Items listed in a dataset
##########

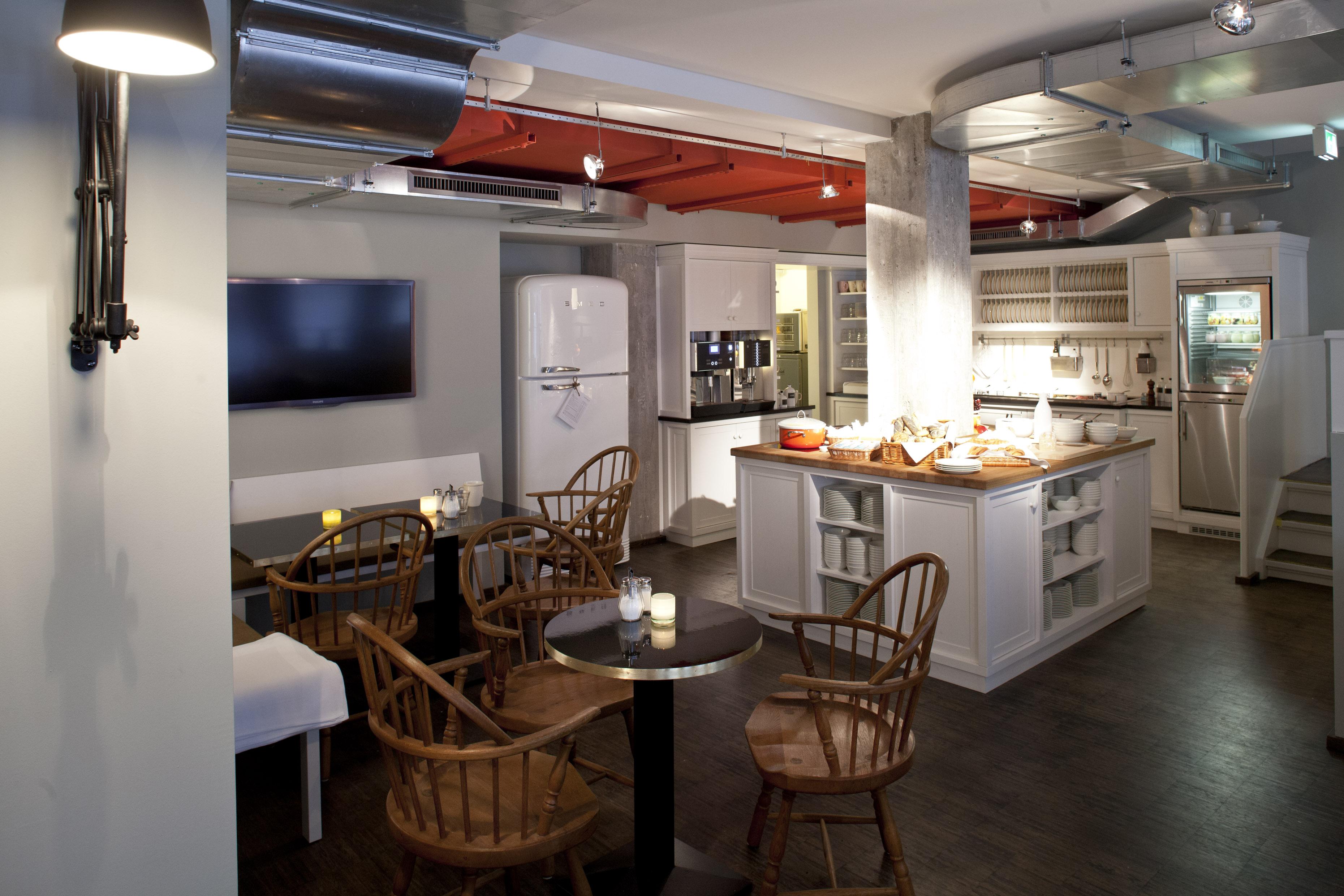 hamburg hotel henri megabambi. Black Bedroom Furniture Sets. Home Design Ideas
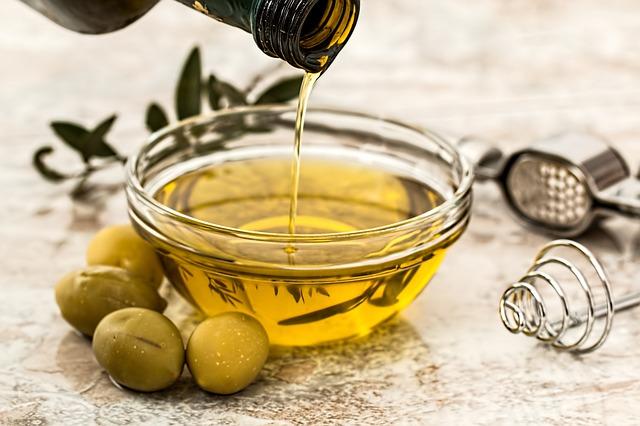 olej a olivy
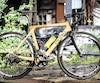 Une bicyclette en bois de l'entreprise Picolo Vélo.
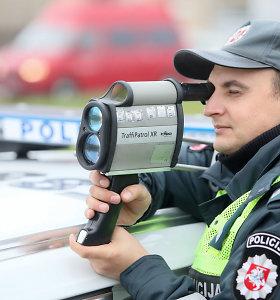 Policija pasidalijo gudrybe, kaip išvengti baudų už greičio viršijimą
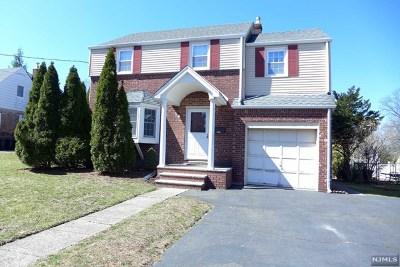 River Edge Single Family Home For Sale: 425 Mercer Avenue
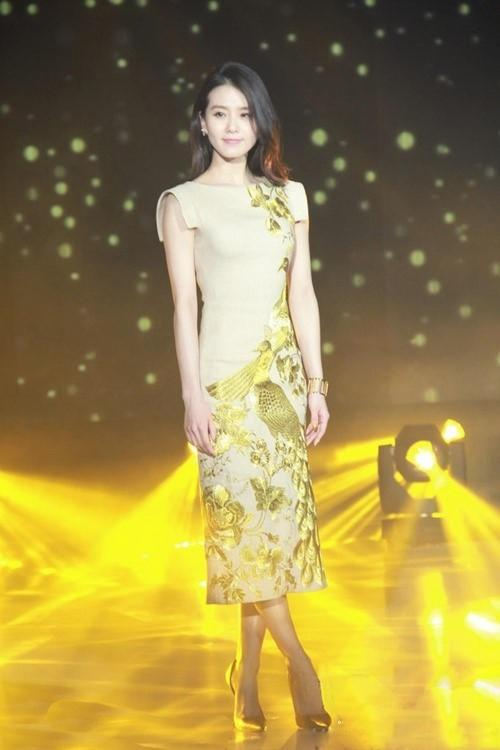金色旗袍搭配黄色高跟鞋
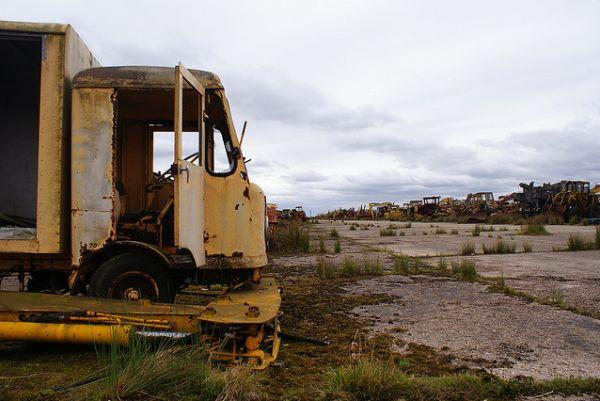 Roles Royal Car Wallpaper Vehicle Graveyard Haunts Abandoned Raf Folkingham Air Base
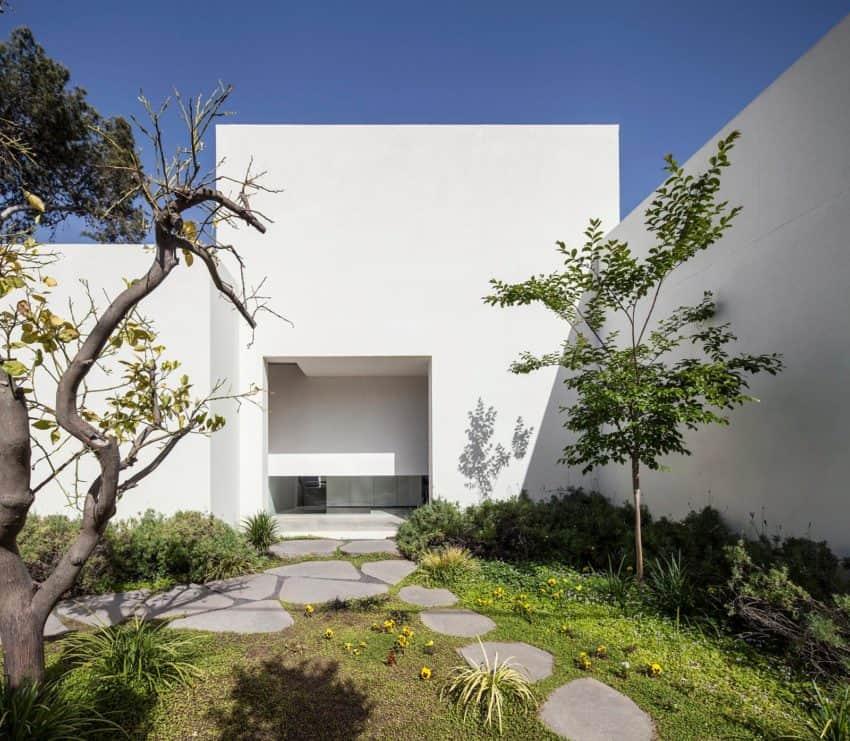 T/A House by Paritzki & Liani Architects (4)
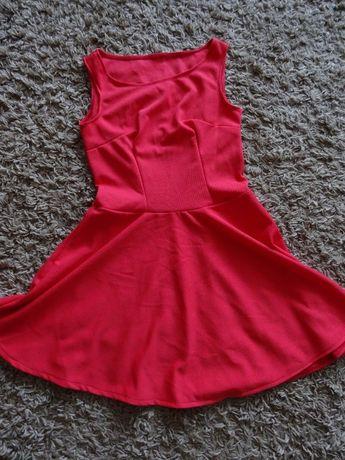 Rozkloszowana sukienka rozmiar M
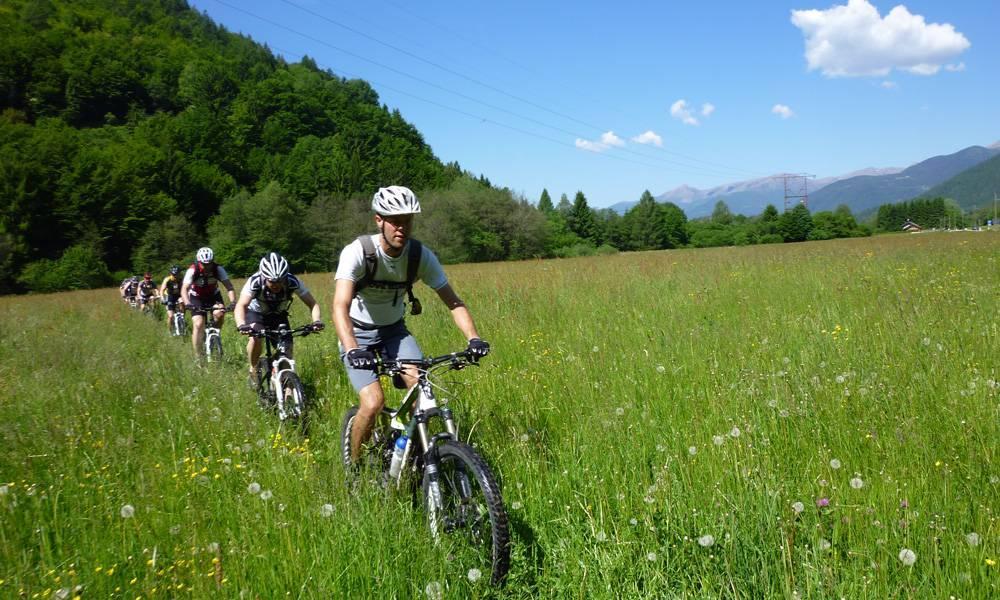 Noleggio bici levico per i turisti che vogliono provare questa esperienza nella natura!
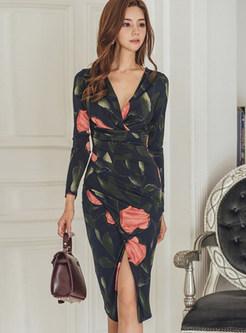 Fashion V-neck All Over Print Gathered Waist Bodycon Dress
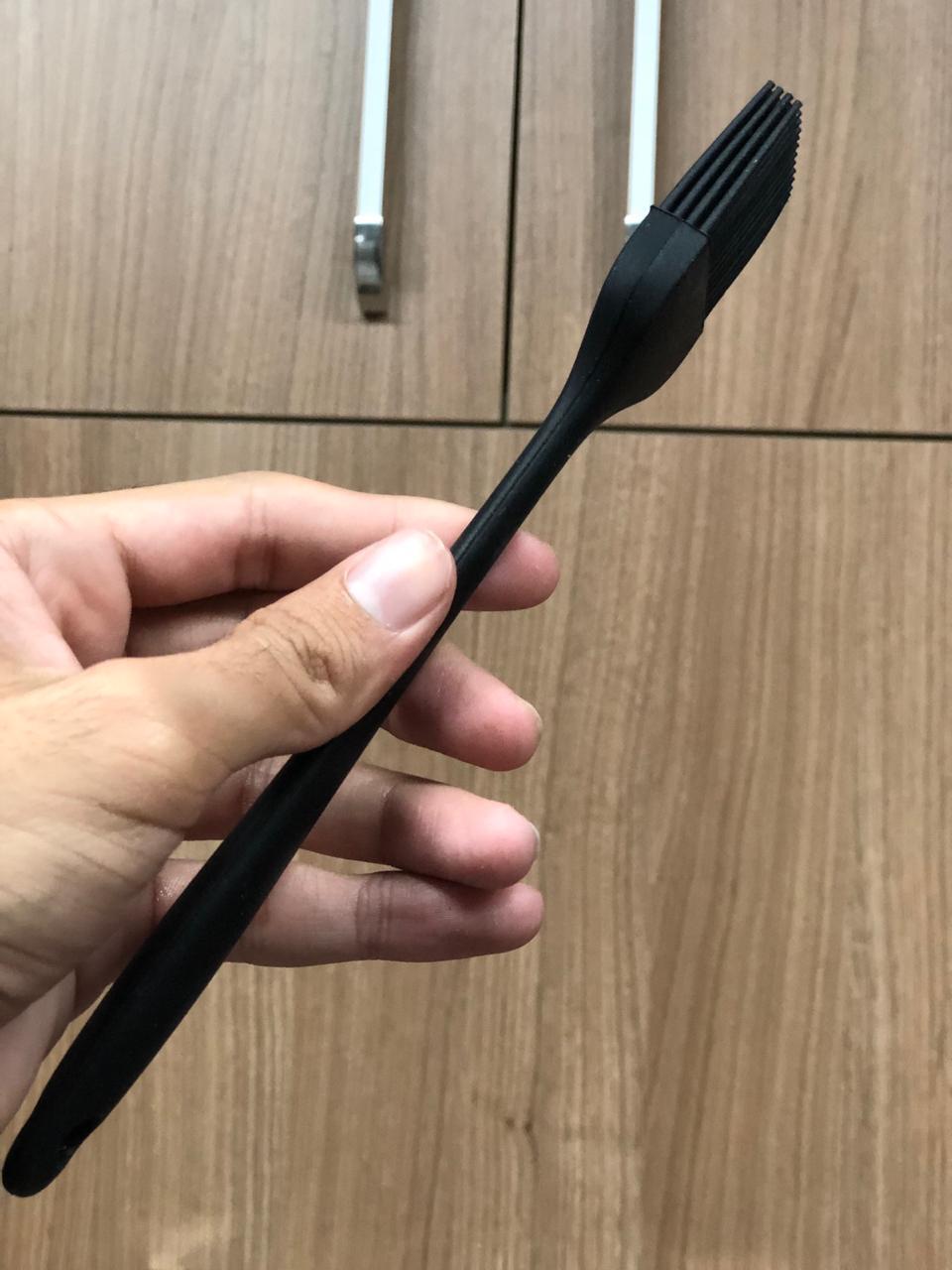 Pincel culinario de silicone preto 21cm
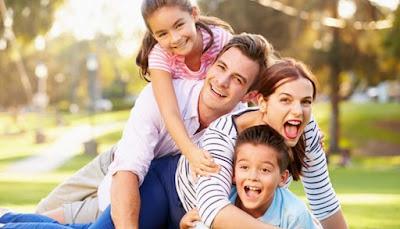Pengertian Cerpen Keluarga Lengkap dengan Contohnya | Bahasa Indonesia SMP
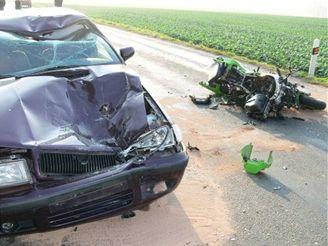 Motorkář z druhé nehody byl v bezvědomí odvezen do nemocnice v Uherském Hradišti.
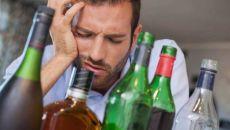 Почему может болеть голова после алкоголя
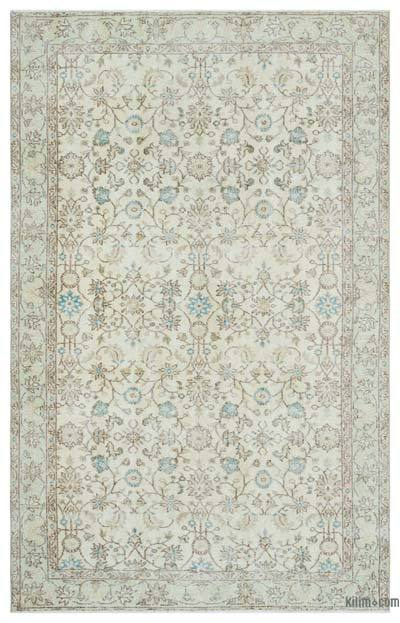 """Turkish Vintage Area Rug - 5'5"""" x 8'7"""" (65 in. x 103 in.)"""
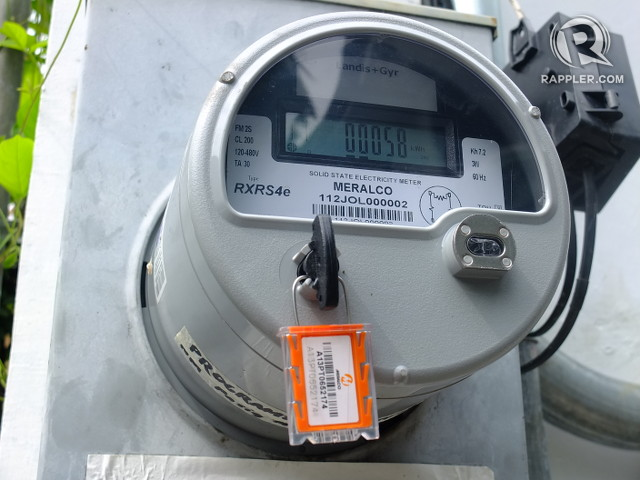 MONITORING. This meter indicates how much electricity is being generated by the De Guzmans' solar panels.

##########

» **What you have to do**: Copy each line of the records above exactly as written. Do not carry over any picture.

» **Solution for this task**:
 hamburg hotel henri megabambi. Black Bedroom Furniture Sets. Home Design Ideas
 olej a olivy
 Une bicyclette en bois de l'entreprise Picolo Vélo.
 Policija pasidalijo gudrybe, kaip išvengti baudų už greičio viršijimą
 River Edge Single Family Home For Sale: 425 Mercer Avenue
金色旗袍搭配黄色高跟鞋
 Roles Royal Car Wallpaper Vehicle Graveyard Haunts Abandoned Raf Folkingham Air Base
 T/A House by Paritzki & Liani Architects (4)
 Rozkloszowana sukienka rozmiar M
 Noleggio bici levico per i turisti che vogliono provare questa esperienza nella natura!
 Fashion V-neck All Over Print Gathered Waist Bodycon Dress
 Pincel culinario de silicone preto 21cm
Pengertian Cerpen Keluarga Lengkap dengan Contohnya | Bahasa Indonesia SMP
 Motorkář z druhé nehody byl v bezvědomí odvezen do nemocnice v Uherském Hradišti.
 Почему может болеть голова после алкоголя
 """Turkish Vintage Area Rug - 5'5"""" x 8'7"""" (65 in. x 103 in.)"""
 MONITORING. This meter indicates how much electricity is being generated by the De Guzmans' solar panels.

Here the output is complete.